I want to make by boyfriend happy
I need your advice on something. I am in a relationship for six months now with an ambitious guy who works really hard. However, his salary is not really enough. I am working, so it doesn't matter to me whether he gives me money or not. I love him so much and he loves me, too. We often argue and it is hurting the both of us.
Pastor, I recently found out that I am a very negative person. I always think the worse and jump to conclusions and that is what causing the arguments. I can feel that we are going to break up soon. Things are starting to feel different between us, and I don't know what to do. I don't want to lose him.
I went as far as to Google on how to be a positive person. I am working on the steps. But I easily get upset and repulsive, and that's what causes the argument last night.
Can you please help me to be a better person? I want to be happy and optimistic. In that case, I can make my boyfriend happy and enjoy our relationship. What can I do to see life as something precious and not a curse? He is the one that makes me happy and I am about to lose him any day now.
I need someone to talk to. I think I need help, some real help! Please answer me as soon as possible because I am lost.

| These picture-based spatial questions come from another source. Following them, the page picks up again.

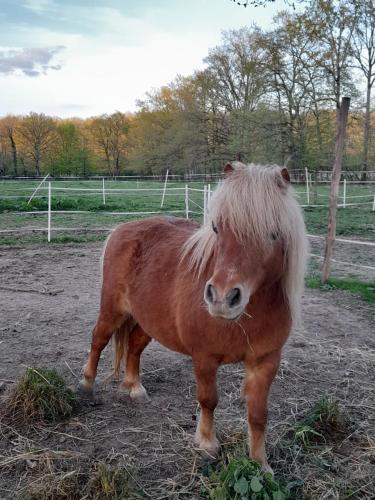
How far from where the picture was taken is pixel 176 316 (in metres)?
2.41

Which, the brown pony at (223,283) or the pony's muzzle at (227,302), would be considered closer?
the pony's muzzle at (227,302)

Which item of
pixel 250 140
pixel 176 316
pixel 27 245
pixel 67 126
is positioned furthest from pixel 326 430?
pixel 67 126

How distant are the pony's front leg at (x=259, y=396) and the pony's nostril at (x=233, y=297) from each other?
0.62 metres

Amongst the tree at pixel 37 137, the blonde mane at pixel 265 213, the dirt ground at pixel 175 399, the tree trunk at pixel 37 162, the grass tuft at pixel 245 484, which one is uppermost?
the tree at pixel 37 137

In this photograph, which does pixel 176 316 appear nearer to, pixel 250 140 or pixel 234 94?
pixel 250 140

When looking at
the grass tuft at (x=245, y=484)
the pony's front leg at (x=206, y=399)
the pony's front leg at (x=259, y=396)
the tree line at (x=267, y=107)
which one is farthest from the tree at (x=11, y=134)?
the grass tuft at (x=245, y=484)

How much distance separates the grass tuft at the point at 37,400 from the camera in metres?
2.74

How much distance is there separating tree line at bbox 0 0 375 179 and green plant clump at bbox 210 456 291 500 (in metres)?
8.16

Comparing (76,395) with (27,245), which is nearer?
(76,395)

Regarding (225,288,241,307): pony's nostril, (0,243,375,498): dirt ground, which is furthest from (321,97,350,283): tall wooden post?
(225,288,241,307): pony's nostril

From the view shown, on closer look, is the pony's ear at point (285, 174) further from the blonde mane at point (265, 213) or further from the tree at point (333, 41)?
the tree at point (333, 41)

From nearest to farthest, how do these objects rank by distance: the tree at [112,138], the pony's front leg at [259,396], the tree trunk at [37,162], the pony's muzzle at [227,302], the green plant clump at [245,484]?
1. the pony's muzzle at [227,302]
2. the green plant clump at [245,484]
3. the pony's front leg at [259,396]
4. the tree trunk at [37,162]
5. the tree at [112,138]

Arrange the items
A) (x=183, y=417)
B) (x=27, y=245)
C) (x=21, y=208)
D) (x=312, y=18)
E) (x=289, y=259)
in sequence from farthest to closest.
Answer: (x=312, y=18), (x=21, y=208), (x=27, y=245), (x=183, y=417), (x=289, y=259)

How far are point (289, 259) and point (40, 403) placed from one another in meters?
1.93
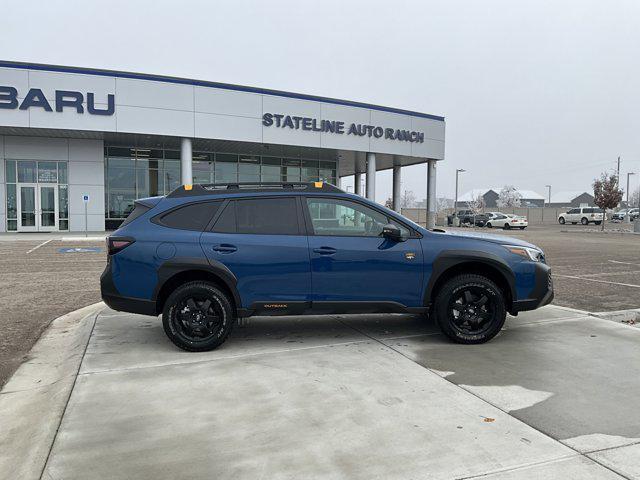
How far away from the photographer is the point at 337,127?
29672 millimetres

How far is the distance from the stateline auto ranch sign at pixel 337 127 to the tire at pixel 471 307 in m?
23.7

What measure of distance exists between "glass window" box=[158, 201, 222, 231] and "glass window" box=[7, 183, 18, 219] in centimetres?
2618

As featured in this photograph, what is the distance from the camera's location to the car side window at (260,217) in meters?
5.42

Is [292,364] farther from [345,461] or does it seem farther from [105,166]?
[105,166]

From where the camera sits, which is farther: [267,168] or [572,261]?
[267,168]

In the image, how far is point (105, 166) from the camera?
95.8 ft

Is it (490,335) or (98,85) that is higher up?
(98,85)

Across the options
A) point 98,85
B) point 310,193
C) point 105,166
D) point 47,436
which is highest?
point 98,85

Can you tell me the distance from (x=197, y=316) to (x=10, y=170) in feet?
87.9

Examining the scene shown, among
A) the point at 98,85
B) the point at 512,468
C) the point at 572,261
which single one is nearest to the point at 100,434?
the point at 512,468

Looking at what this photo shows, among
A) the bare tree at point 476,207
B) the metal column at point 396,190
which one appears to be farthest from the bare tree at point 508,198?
the metal column at point 396,190

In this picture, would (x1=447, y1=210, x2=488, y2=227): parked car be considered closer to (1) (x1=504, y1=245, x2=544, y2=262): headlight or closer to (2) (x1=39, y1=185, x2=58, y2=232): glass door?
(2) (x1=39, y1=185, x2=58, y2=232): glass door

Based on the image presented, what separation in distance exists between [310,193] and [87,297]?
541cm

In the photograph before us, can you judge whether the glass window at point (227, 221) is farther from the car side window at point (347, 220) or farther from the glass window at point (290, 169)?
the glass window at point (290, 169)
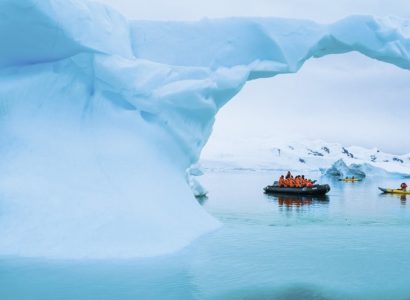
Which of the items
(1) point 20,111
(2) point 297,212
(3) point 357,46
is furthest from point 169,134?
(2) point 297,212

An intimate relationship that is only six months old is nothing to write home about. Such a relationship is not solid. A couple doesn't get to know each other well in six months. You write like a person who is in her late teens and is struggling to really know herself.
You are also very naOve. You say that this man does not work for much, but that doesn't bother you because you are working. You see, you are immature. Although at present you do not feel for any financial assistant from this man, the time will come when you will need help from him. So no mature woman would say that it doesn't matter what her man makes.
When a couple is in love with each other, they plan together for a good future and money plays a big part. It is not the number one issue, but it is what pays the bills. You describe yourself as negative and one who jumps to conclusions. You might have added that you are controlling. I repeat, the relationship is young, but if you do not learn to control your tongue or your actions, this guy will indeed walk away from you, because no intelligent guy wants a nagging woman in his life, even if she doesn't ask him for money.
May I suggest, therefore, that you ask this young man whether he will be willing for both of you to make an appointment to see a family counsellor to discuss your relationship. I wish you well.